Gordon ruminated while I studied his face with breathless interest.
“This may be a snare,” he muttered, “or an attempt to draw me away from Sir Haldred, but —”
I held my breath.
“I am a gambler by nature,” he said slowly. “I am going to follow what you Americans call a hunch — but God help you if you are lying to me!”
I sprang erect.
“Thank God! Now aid me with this suit, for I must be wearing it when I return to the automobile waiting for me.”
His eyes narrowed as I shook out the horrible masquerade and prepared to don it.
“This shows, as always, the touch of the master hand. You were doubtless instructed to leave marks of your hands, encased in those hideous gauntlets?”
“Yes, though I have no idea why.”
“I think I have — the Master is famed for leaving no real clues to mark his crimes — a great ape escaped from a neighboring zoo earlier in the evening and it seems too obvious for mere chance, in the light of this disguise. The ape would have gotten the blame of Sir Haldred’s death.”
The thing was easily gotten into and the illusion of reality it created was so perfect as to draw a shudder from me as I viewed myself in a mirror.
“It is now two o’clock,” said Gordon.“Allowing for the time it will take you to get back to Limehouse and the time it will take me to get my men stationed, I promise you that at half-past four the house will be closely surrounded. Give me a start — wait here until I have left this house, so I will arrive at least as soon as you.”
“Good!” I impulsively grasped his hand. “There will doubtless be a girl there who is in no way implicated with the Master’s evil doings, but only a victim of circumstances such as I have been. Deal gently with her.”
“It shall be done. What signal shall I look for?”
“I have no way of signaling for you and I doubt if any sound in the house could be heard on the street. Let your men make their raid on the stroke of five.”
I turned to go.
“A man is waiting for you with a car, I take it? Is he likely to suspect anything?”
“I have a way of finding out, and if he does,” I replied grimly, “I will return alone to the Temple of Dreams.”
11. Four Thirty-Four
“Doubting, dreaming dreams no mortal ever dared to dream before.”
— Poe
The door closed softly behind me, the great dark house looming up more starkly than ever. Stooping, I crossed the wet lawn at a run, a grotesque and unholy figure, I doubt not, since any man had at a glance sworn me to be not a man but a giant ape. So craftily had the Master devised!
I clambered the wall, dropped to the earth beyond and made my way through the darkness and the drizzle to the group of trees which masked the automobile.
The Negro driver leaned out of the front seat. I was breathing hard and sought in various ways to simulate the actions of a man who has just murdered in cold blood and fled the scene of his crime.
“You heard nothing, no sound, no scream?” I hissed, gripping his arm.
“No noise except a slight crash when you first went in,” he answered. “You did a good job — nobody passing along the road could have suspected anything.”
“Have you remained in the car all the time?” I asked.
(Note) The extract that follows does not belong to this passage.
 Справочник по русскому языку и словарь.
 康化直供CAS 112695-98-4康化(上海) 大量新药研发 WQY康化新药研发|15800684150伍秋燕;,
And when he replied that he had, I seized his ankle and ran my hand over the soles of his shoe; it was perfectly dry, as was the cuff of his trouser leg. Satisfied, I climbed into the back seat. Had he taken a step on the earth, shoe and garment would have showed it by the telltale dampness.
I ordered him to refrain from starting the engine until I had removed the apeskin, and then we sped through the night and I fell victim to doubts and uncertainties. Why should Gordon put any trust in the word of a stranger and a former ally of the Master’s? Would he not put my tale down as the ravings of a dope-crazed addict, or a lie to ensnare or befool him? Still, if he had not believed me, why had he let me go?
I could but trust. At any rate, what Gordon did or did not do would scarcely affect my fortunes ultimately, even though Zuleika had furnished me with that which would merely extend the number of my days. My thought centered on her, and more than my hope of vengeance on Kathulos was the hope that Gordon might be able to save her from the clutches of the fiend. At any rate, I thought grimly, if Gordon failed me, I still had my hands and if I might lay them upon the bony frame of the Skull-faced One —
Abruptly I found myself thinking of Yussef Ali and his strange words, the import of which just occurred to me,
“The Master has promised her to me in the days of the empire!”
The days of the empire — what could that mean?
The automobile at last drew up in front of the building which hid the Temple of Silence — now dark and still. The ride had seemed interminable and as I dismounted I glanced at the timepiece on the dashboard of the car. My heart leaped — it was four thirty-four, and unless my eyes tricked me I saw a movement in the shadows across the street, out of the flare of the street lamp. At this time of night it could mean only one of two things — some menial of the Master watching for my return or else Gordon had kept his word. The Negro drove away and I opened the door, crossed the deserted bar and entered the opium room. The bunks and the floor were littered with the dreamers, for such places as these know nothing of day or night as normal people know, but all lay deep in sottish slumber.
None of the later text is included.